Leveraging the increased statistical value of flux sampling - GeomScale/gsoc24 GitHub Wiki

Overview

The project will introduce new features for further statistical analysis of the samples and visualizations generated by dingo.

These will include at least the following features:

  • inference of pairwise correlated reactions
  • construction of a weighted graph of the model's reactions with the correlation coefficients as weights
  • annotation of these weights to the metabolic model and extraction to an annotated SBML file

All methods will be implemented in Python and merged in the dingo library.

The contributor will also run experiments with several metabolic networks to investigate the scaling of their findings.

Related work

In constraint-based metabolic modelling, physical and biochemical constraints define a polyhedral convex set of feasible flux vectors.

Dataset items

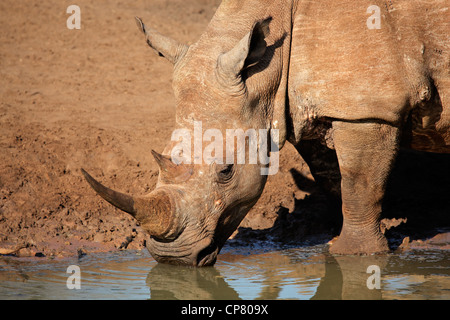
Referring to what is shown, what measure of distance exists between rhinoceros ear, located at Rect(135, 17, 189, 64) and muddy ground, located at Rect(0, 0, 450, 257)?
2054 mm

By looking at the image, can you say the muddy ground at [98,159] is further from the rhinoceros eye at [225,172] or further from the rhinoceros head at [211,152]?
the rhinoceros eye at [225,172]

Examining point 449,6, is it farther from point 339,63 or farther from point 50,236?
point 50,236

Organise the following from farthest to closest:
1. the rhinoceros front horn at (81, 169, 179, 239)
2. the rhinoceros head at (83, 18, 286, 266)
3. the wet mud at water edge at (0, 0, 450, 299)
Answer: the wet mud at water edge at (0, 0, 450, 299), the rhinoceros head at (83, 18, 286, 266), the rhinoceros front horn at (81, 169, 179, 239)

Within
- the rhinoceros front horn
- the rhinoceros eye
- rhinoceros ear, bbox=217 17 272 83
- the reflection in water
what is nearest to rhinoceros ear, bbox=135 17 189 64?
rhinoceros ear, bbox=217 17 272 83

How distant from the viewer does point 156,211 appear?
570 centimetres

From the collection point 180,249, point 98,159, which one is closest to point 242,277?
point 180,249

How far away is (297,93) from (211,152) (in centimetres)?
104

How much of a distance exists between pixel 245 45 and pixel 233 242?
2475 mm

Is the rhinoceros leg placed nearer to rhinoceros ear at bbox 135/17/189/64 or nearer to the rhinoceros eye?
the rhinoceros eye

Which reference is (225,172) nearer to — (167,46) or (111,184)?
(167,46)

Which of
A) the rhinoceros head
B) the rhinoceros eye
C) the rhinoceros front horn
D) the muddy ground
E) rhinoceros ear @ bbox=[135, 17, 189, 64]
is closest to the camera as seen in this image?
the rhinoceros front horn

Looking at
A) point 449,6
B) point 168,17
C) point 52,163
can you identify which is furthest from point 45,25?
point 449,6

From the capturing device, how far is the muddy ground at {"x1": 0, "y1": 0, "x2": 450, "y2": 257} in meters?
7.67

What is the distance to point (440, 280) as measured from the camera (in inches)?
237
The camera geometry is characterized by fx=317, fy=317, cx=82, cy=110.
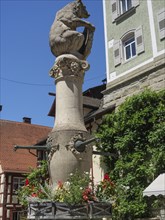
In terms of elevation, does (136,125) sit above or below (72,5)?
below

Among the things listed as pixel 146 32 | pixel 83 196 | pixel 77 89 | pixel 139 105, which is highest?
pixel 146 32

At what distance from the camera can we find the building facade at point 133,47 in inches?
Answer: 444

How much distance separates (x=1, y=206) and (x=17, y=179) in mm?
2178

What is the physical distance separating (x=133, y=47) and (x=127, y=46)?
38 cm

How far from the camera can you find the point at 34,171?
14516mm

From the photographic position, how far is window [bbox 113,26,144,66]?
39.9 feet

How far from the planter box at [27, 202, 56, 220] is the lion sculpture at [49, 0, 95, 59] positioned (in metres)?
3.17

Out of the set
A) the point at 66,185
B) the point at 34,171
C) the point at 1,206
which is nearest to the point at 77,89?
the point at 66,185

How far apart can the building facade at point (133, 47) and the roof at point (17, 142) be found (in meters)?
12.5

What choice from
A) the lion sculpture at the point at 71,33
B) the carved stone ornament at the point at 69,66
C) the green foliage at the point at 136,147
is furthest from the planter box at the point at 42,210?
the green foliage at the point at 136,147

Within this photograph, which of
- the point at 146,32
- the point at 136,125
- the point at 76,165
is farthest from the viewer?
the point at 146,32

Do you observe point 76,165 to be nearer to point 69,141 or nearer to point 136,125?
point 69,141

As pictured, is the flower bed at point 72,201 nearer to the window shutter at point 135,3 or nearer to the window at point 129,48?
the window at point 129,48

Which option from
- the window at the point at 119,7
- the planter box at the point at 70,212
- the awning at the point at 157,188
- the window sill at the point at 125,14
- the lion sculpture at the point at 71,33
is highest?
the window at the point at 119,7
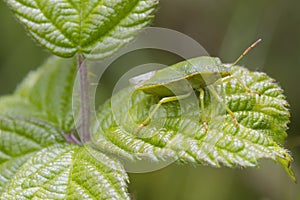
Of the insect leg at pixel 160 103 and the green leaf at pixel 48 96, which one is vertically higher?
the insect leg at pixel 160 103

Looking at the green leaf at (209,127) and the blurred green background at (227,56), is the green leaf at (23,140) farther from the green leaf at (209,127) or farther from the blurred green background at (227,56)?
the blurred green background at (227,56)

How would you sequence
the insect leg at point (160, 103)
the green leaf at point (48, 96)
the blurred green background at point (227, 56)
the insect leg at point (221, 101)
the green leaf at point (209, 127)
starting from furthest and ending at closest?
the blurred green background at point (227, 56)
the green leaf at point (48, 96)
the insect leg at point (160, 103)
the insect leg at point (221, 101)
the green leaf at point (209, 127)

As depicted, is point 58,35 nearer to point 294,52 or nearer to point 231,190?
point 231,190

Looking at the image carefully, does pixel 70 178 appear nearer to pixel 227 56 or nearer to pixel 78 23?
pixel 78 23

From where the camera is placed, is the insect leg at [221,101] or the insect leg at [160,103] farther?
the insect leg at [160,103]

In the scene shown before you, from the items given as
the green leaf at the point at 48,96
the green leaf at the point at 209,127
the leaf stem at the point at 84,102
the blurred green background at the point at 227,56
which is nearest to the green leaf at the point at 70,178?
the green leaf at the point at 209,127

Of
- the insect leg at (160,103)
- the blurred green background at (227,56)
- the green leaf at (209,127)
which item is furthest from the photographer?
the blurred green background at (227,56)

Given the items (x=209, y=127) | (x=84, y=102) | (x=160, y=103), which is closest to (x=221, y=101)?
(x=209, y=127)
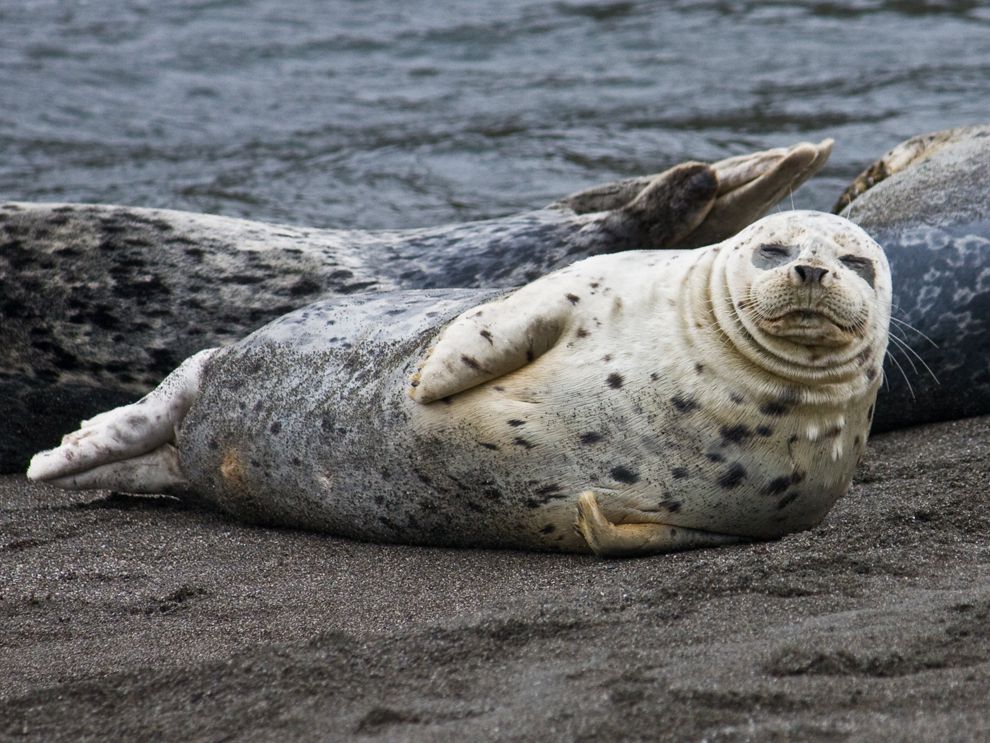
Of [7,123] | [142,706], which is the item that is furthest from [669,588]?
[7,123]

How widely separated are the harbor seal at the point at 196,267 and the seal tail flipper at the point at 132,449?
71cm

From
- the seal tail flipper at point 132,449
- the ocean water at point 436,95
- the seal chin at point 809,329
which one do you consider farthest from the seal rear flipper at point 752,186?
the ocean water at point 436,95

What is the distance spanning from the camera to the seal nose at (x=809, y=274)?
3.71 metres

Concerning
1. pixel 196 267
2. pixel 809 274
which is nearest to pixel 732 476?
pixel 809 274

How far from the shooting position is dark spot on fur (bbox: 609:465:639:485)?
3887 millimetres

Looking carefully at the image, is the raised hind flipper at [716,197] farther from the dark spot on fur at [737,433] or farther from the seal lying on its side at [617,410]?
the dark spot on fur at [737,433]

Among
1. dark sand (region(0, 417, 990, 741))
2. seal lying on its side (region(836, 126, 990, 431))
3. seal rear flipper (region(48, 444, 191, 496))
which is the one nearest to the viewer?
dark sand (region(0, 417, 990, 741))

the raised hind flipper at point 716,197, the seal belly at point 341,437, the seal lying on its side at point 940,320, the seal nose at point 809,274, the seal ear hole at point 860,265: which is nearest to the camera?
the seal nose at point 809,274

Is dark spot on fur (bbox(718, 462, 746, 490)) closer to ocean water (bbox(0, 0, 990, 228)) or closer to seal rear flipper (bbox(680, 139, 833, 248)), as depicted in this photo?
seal rear flipper (bbox(680, 139, 833, 248))

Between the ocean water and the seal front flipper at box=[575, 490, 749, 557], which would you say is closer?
the seal front flipper at box=[575, 490, 749, 557]

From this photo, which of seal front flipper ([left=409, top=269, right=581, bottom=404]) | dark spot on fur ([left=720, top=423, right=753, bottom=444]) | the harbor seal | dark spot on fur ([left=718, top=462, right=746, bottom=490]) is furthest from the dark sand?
the harbor seal

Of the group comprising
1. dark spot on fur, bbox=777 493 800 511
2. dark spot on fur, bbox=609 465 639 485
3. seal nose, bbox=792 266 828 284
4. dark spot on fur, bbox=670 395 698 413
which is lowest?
dark spot on fur, bbox=777 493 800 511

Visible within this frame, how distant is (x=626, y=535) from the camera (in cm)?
383

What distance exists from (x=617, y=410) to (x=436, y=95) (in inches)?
323
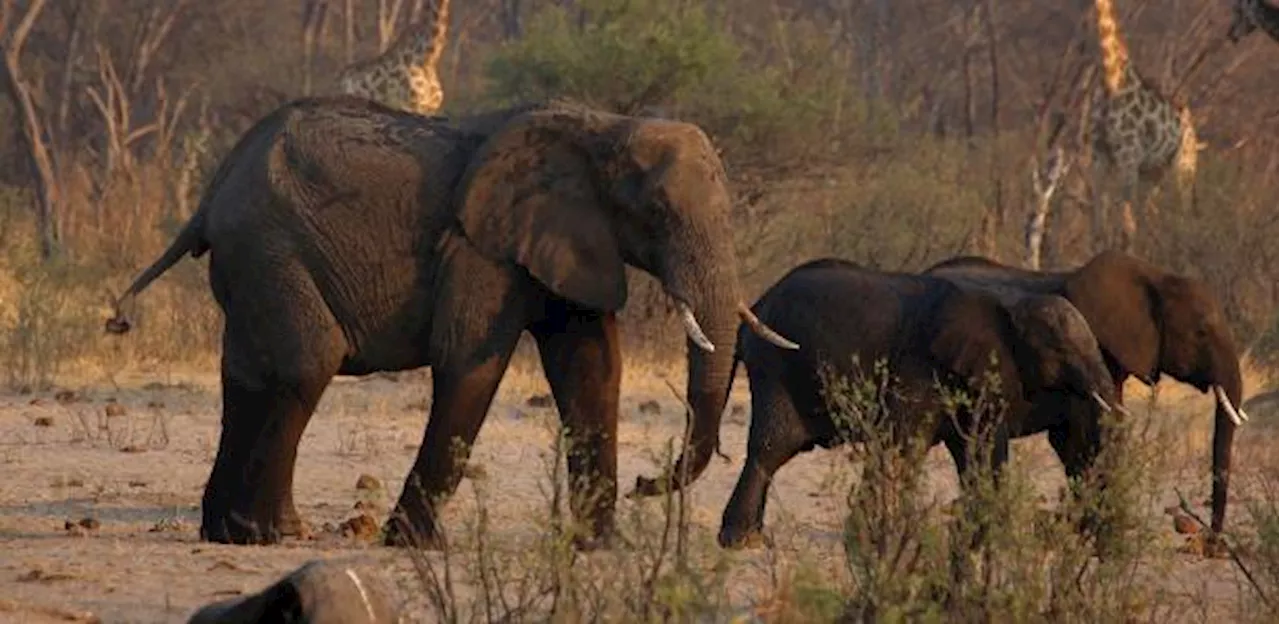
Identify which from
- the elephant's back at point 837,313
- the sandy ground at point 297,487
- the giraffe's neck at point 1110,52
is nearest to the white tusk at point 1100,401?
the sandy ground at point 297,487

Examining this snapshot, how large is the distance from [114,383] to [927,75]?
22630mm

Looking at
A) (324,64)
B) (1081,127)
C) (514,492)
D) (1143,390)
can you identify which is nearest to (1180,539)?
(514,492)

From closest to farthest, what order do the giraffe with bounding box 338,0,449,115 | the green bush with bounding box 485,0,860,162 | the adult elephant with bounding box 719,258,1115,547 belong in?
1. the adult elephant with bounding box 719,258,1115,547
2. the green bush with bounding box 485,0,860,162
3. the giraffe with bounding box 338,0,449,115

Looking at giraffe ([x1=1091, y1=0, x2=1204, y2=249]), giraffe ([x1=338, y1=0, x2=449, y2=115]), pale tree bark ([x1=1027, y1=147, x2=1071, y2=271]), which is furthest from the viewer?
giraffe ([x1=1091, y1=0, x2=1204, y2=249])

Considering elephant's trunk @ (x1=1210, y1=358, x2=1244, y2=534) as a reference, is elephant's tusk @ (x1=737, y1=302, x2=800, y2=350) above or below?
above

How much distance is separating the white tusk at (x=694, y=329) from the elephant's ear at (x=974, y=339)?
116 centimetres

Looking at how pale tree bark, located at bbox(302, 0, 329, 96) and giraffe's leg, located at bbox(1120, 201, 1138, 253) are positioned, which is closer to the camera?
giraffe's leg, located at bbox(1120, 201, 1138, 253)

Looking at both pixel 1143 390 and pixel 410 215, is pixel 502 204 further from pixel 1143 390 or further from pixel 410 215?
pixel 1143 390

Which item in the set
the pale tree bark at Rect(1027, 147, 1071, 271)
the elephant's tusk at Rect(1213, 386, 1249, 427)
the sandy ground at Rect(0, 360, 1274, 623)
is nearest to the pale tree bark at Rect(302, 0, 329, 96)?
the pale tree bark at Rect(1027, 147, 1071, 271)

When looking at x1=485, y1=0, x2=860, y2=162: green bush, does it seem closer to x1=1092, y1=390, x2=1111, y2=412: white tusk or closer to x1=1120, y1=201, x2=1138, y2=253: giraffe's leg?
x1=1120, y1=201, x2=1138, y2=253: giraffe's leg

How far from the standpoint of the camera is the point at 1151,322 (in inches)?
445

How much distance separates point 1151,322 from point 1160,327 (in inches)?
1.9

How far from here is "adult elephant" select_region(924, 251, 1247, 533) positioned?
442 inches

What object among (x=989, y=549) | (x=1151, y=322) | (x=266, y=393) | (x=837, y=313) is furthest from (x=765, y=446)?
(x=989, y=549)
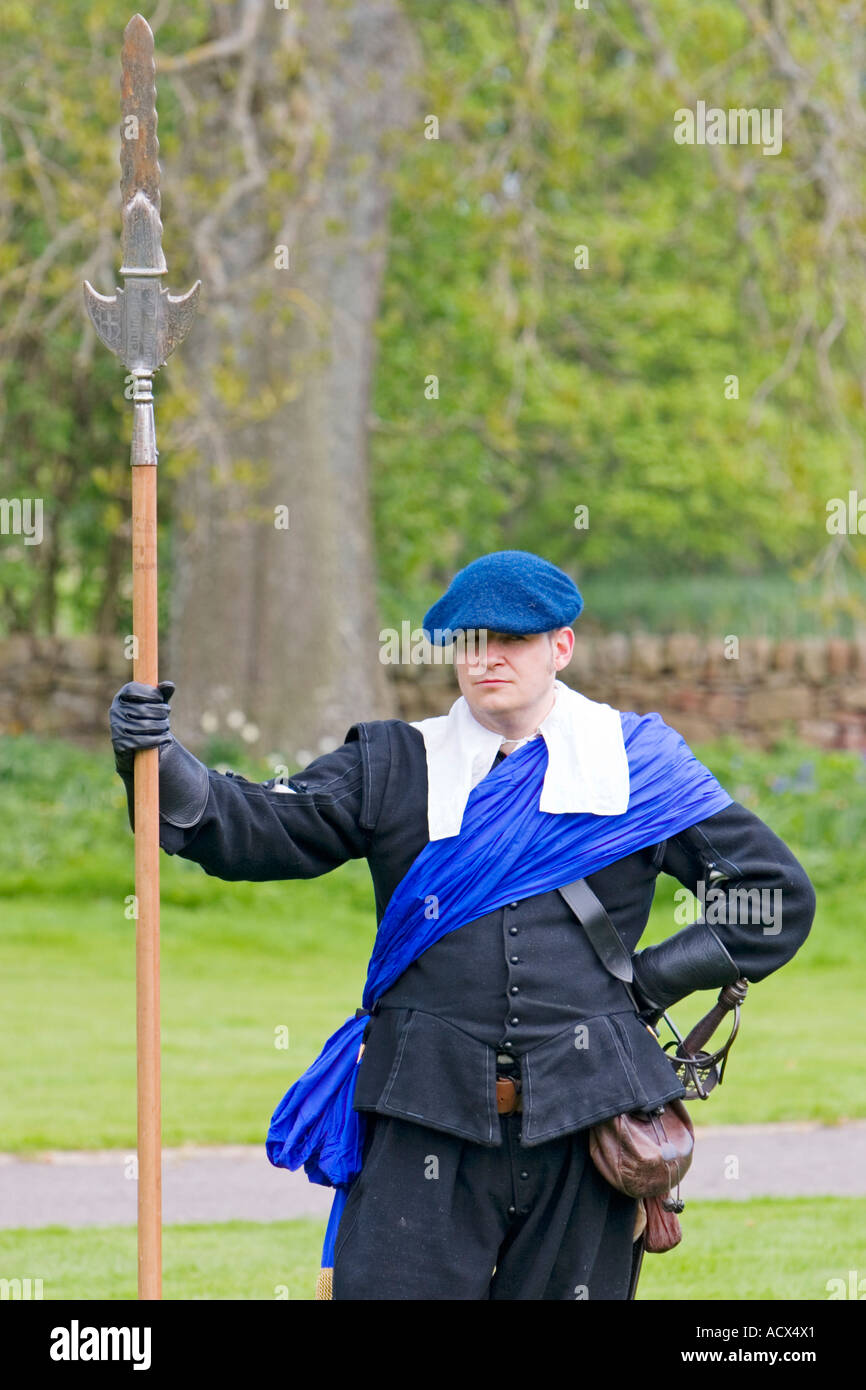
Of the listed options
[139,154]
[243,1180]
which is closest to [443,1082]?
[139,154]

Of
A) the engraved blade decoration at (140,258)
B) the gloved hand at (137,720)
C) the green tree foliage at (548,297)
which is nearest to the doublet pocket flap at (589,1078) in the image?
the gloved hand at (137,720)

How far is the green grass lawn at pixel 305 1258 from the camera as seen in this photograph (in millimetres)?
5195

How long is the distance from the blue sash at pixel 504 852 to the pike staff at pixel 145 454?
0.34 metres

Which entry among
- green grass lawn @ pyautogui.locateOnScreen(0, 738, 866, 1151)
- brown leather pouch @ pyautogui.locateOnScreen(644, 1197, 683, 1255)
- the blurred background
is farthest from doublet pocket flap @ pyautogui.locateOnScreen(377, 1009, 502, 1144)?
green grass lawn @ pyautogui.locateOnScreen(0, 738, 866, 1151)

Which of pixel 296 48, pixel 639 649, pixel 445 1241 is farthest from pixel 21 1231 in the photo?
pixel 639 649

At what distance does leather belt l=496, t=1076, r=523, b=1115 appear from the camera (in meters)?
3.45

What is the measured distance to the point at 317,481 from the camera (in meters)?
12.3

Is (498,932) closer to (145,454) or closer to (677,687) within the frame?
(145,454)

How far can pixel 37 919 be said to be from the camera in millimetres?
10133

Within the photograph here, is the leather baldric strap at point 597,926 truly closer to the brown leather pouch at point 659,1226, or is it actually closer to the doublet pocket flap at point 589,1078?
the doublet pocket flap at point 589,1078

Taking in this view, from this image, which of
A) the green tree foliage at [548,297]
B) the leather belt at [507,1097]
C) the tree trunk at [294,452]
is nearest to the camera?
the leather belt at [507,1097]

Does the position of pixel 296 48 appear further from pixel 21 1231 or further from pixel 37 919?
pixel 21 1231

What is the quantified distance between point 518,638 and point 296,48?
747 cm

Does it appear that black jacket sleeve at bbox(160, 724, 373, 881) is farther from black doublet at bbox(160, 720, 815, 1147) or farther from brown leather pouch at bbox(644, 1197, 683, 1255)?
brown leather pouch at bbox(644, 1197, 683, 1255)
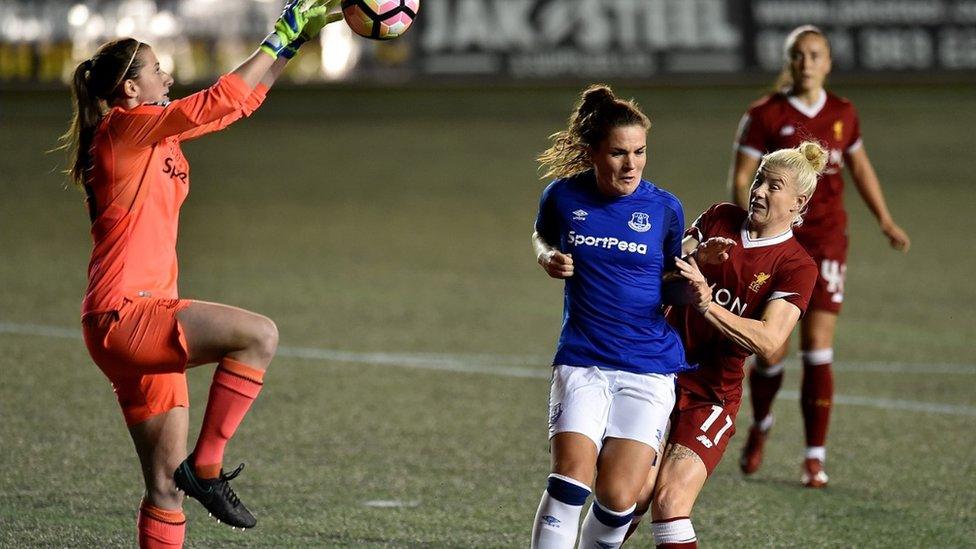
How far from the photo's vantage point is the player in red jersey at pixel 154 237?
4477mm

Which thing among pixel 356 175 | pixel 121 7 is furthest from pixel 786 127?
pixel 121 7

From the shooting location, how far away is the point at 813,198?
7.16m

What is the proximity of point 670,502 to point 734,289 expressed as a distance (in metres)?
0.82

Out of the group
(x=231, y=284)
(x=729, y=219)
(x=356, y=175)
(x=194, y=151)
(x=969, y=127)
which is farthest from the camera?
(x=969, y=127)

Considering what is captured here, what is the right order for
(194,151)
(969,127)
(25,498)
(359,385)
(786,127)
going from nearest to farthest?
(25,498) → (786,127) → (359,385) → (194,151) → (969,127)

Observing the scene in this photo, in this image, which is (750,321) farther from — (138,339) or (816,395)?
(816,395)

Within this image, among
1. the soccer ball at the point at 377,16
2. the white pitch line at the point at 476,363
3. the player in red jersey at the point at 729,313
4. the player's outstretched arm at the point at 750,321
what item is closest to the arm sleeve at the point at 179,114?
the soccer ball at the point at 377,16

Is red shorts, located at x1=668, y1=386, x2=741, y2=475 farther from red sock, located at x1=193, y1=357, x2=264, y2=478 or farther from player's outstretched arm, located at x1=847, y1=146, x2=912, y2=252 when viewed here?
player's outstretched arm, located at x1=847, y1=146, x2=912, y2=252

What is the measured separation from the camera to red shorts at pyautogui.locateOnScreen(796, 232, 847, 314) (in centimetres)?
713

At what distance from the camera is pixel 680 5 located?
22438mm

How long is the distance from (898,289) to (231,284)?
6.11 metres

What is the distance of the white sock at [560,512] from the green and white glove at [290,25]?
5.59 ft

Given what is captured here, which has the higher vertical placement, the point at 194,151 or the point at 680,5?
the point at 680,5

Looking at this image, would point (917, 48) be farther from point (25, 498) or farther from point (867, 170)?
point (25, 498)
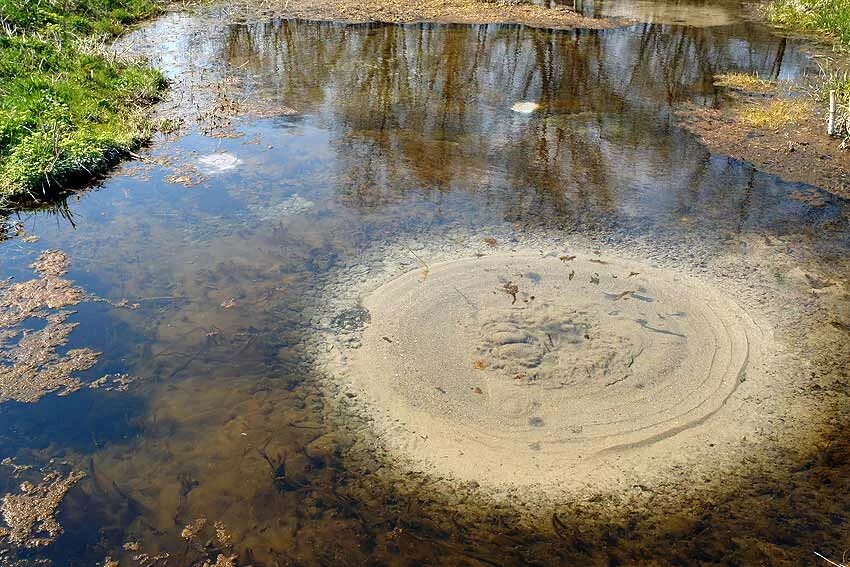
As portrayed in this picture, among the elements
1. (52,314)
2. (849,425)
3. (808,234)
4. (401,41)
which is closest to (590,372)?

#### Assignment 1:
From the flux sampling project description, extract the passage that begins with the words containing "These will include" and ends with "of their findings.".
#### Assignment 2:
Write the next part of the flux sampling project description, picking up after its final sentence.

#### Final answer 1:
These will include at least the following features:

  • inference of pairwise correlated reactions
  • construction of a weighted graph of the model's reactions with the correlation coefficients as weights
  • annotation of these weights to the metabolic model and extraction to an annotated SBML file

All methods will be implemented in Python and merged in the dingo library.

The contributor will also run experiments with several metabolic networks to investigate the scaling of their findings.

#### Final answer 2:
Contrary to Flux Balance Analysis (FBA), flux sampling is not dependent on an objective function [1]. Thus, sampling of this set provides an unbiased characterization of the metabolic capabilities of a biochemical network. Moreover, by sampling a sufficient number of samples one can study the properties of certain components of the whole network and deduce significant biological insights such as correlated reactions and/or pathways and more.

To sample uniformly from a convex polytope, dingo uses Multiphase Monte Carlo Sampling method based on Billiard walk [2].

Metabolic models are usually in SBML format and can be visualized through Cytoscape.

For more information contact the mentors.

References:

[1] Apostolos Chalkis, Vissarion Fisikopoulos, Elias Tsigaridas, Haris Zafeiropoulos, Geometric algorithms for sampling the flux space of metabolic networks, 2021.

[2] Wedmark, Y. K., Vik, J. O., & Øyås, O. (2023). A hierarchy of metabolite exchanges in metabolic models of microbial species and communities. bioRxiv, 2023-09.

Details of your coding project

The contributor will have to initiate the a post-process statistical analysis of the returned samples. Then, they will extend dingo's illustrations.py to visualize reaction pairs found correlated. Both Plotly and plotnine libraries will be considered.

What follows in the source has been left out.